Domenica, all’uscita dalla messa per gli operatori dell’informazione nella giornata per le comunicazioni sociali celebrata nella chiesa romana di Santa Maria in Montesanto, il capo dei vescovi italiani ha detto che la legge per contrastare l’omotransfobia «andrebbe più corretta che affossata». Il ddl, ha aggiunto Bassetti, «potrebbe essere scritto meglio perché la legge dovrebbe essere chiara in tutti i suoi aspetti, senza sottintesi, chiedo solo chiarezza».

Concetti ribaditi ieri, in un’intervista al Corriere della Sera. «Che ci si ponga il problema di difendere le persone omosessuali da insulti omofobi, aggressioni o violenze, per me non è né è mai stato un problema, ci mancherebbe.
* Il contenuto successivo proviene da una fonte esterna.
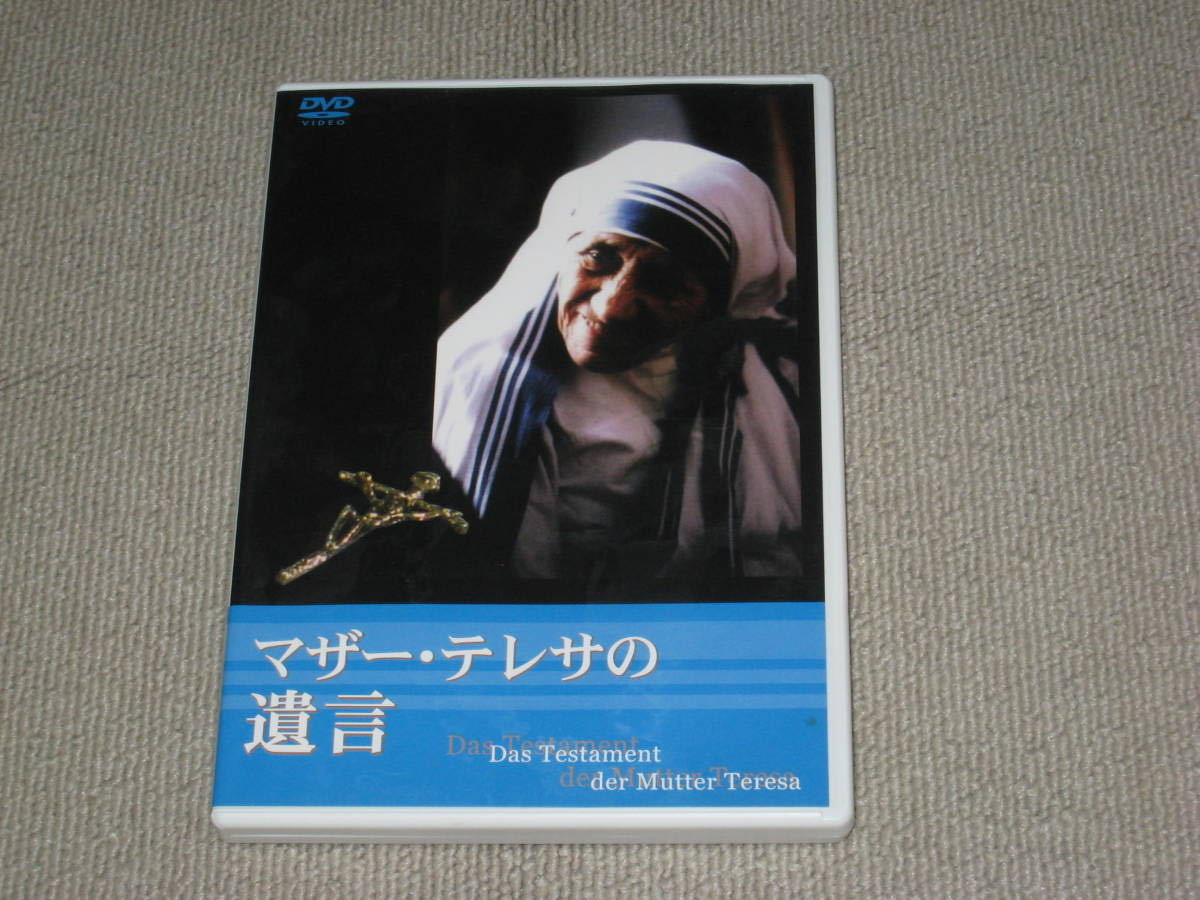 ■DVD「マザー・テレサの遺言 セル品」Mother Teresa■_画像1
Però la legge deve essere chiara e non prestarsi a sottointesi». In particolare il presidente della Cei chiede che «che nella formulazione non si sconfini in altri campi, in terreni pericolosi come la cosiddetta identità di genere», una «confusione antropologica» che «mette in discussione la differenza uomo-donna» e che «per noi è inaccettabile». Questo non significa «che non si debbano accettare o accogliere le scelte diverse, le varie situazioni esistenziali, le fragilità». Ma, conclude Bassetti, «da cittadino noto che il testo è scritto male. Secondo me la tutela da queste situazioni era già contenuta nelle leggi esistenti ma se si vuole accentuare, si accentui: nel senso della protezione, però. Con chiarezza e senza ambiguità».
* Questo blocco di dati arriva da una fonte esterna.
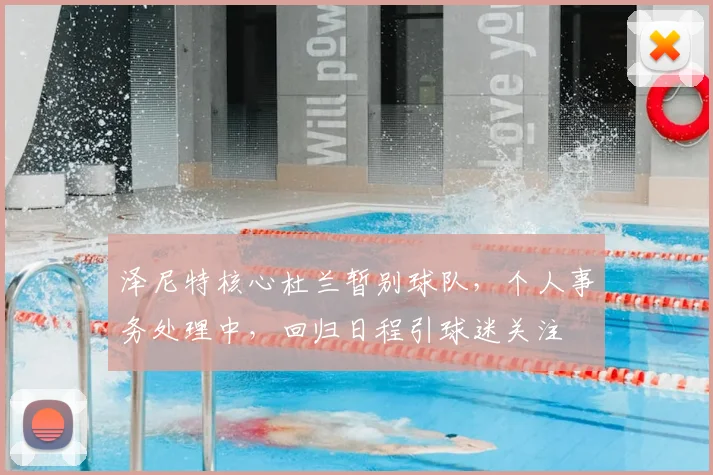 泽尼特核心杜兰暂别球队,个人事务处理中,回归日程引球迷关注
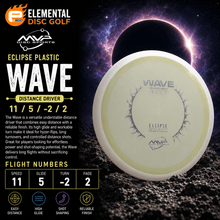 MVP Eclipse Wave (11/5/-2/2) - Elemental Disc Golf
La sostanza, quindi, è la stessa: la legge è superflua, perché, sostiene Bassetti, esiste già «una legislazione sufficiente a tutelare le persone contro le discriminazioni e le violenze». Ma i toni sono diversi e più concilianti rispetto a qualche mese fa, quando la Cei sosteneva che il ddl Zan introducesse un «reato di opinione» e che intendesse «sottoporre a procedimento penale chi ritiene che la famiglia esiga per essere tale un papà e una mamma».

Conciliazione che però potrebbe nascondere una strategia. Se infatti il ddl, già approvato alla Camera, dovesse essere modificato al Senato, lo stesso dovrebbe poi tornare a Montecitorio per una nuova lettura, allungando i tempi in maniera imprevedibile e mettendo a rischio l’intero provvedimento.
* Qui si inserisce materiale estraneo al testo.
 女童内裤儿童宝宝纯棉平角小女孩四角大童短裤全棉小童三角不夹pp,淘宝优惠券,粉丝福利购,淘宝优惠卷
Ieri intanto nel mondo cattolico e cristiano di base (in Italia e nel mondo, dalla Polonia alla Spagna, dall’Ungheria al Cile) si sono svolte, come ormai avviene dal 2007, veglie di preghiera e culti evangelici per fare memoria delle vittime della violenza dell’omofobia e della transfobia. E se quindici anni fa si celebravano in maniera quasi clandestina, perché le porte della maggior parte delle chiese cattoliche restavano chiuse – tranne poche eccezioni da parte di alcuni preti di frontiera che sfidavano anche i divieti dei propri vescovi –, ora la situazione è decisamente cambiata: ci sono state veglie «autorizzate» in decine di città italiane, da nord a sud; quella di Civitavecchia è stata presieduta dal vescovo, monsignor Giovanni Ruzza, a Milano vi ha partecipato anche il vicario episcopale, monsignor Luca Bressan.